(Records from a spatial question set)
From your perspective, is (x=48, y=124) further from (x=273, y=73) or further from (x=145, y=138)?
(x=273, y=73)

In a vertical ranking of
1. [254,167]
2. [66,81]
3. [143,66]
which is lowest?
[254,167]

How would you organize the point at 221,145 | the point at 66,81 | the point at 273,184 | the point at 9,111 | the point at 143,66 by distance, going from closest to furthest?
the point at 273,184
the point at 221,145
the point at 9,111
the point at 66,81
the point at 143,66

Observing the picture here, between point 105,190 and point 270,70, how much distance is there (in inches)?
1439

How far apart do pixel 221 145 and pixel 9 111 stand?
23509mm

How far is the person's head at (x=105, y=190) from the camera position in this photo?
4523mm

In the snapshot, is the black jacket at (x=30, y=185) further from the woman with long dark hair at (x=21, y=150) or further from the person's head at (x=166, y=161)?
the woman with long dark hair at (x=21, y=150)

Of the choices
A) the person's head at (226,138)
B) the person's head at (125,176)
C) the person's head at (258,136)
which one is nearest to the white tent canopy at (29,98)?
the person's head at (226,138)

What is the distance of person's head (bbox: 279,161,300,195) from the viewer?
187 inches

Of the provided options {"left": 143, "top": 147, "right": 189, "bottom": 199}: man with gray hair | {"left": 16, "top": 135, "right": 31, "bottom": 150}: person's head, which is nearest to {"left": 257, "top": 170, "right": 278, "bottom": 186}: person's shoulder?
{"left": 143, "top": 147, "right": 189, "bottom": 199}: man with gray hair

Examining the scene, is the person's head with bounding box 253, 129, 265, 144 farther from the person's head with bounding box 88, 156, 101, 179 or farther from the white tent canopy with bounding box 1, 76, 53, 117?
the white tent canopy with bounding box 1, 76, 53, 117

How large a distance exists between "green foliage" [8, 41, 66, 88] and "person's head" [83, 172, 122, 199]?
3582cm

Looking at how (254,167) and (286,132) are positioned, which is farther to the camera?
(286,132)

...

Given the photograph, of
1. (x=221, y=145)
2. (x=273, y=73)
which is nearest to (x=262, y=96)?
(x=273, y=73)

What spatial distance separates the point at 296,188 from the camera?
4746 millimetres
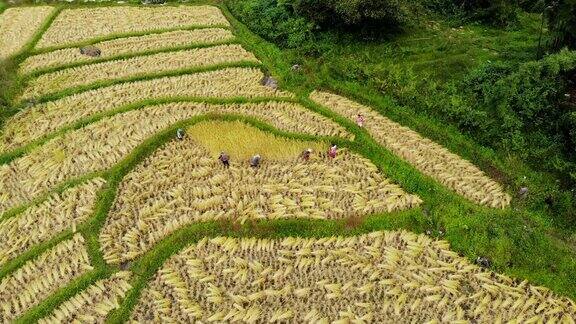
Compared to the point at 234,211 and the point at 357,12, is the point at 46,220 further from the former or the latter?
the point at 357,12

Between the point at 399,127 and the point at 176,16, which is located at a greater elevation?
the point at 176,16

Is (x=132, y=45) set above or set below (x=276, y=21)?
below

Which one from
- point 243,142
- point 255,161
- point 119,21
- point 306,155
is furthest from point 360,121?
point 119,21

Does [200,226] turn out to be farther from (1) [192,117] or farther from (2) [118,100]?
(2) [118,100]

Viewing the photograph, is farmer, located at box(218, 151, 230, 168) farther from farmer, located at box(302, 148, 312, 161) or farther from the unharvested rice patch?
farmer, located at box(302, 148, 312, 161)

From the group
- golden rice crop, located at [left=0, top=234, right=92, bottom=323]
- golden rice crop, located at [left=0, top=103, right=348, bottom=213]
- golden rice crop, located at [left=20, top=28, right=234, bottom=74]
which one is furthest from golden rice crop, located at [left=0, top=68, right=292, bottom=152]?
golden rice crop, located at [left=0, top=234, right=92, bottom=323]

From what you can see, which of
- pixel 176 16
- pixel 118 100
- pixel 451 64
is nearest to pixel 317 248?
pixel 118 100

◆ Problem details
Locate each line in the data above that contains the word "dark", with case counting, and copy those lines out in full.

◆ The output
In the snapshot, is the black jacket at (x=30, y=185) further from the woman with long dark hair at (x=21, y=150) or further from the person's head at (x=166, y=161)?
the woman with long dark hair at (x=21, y=150)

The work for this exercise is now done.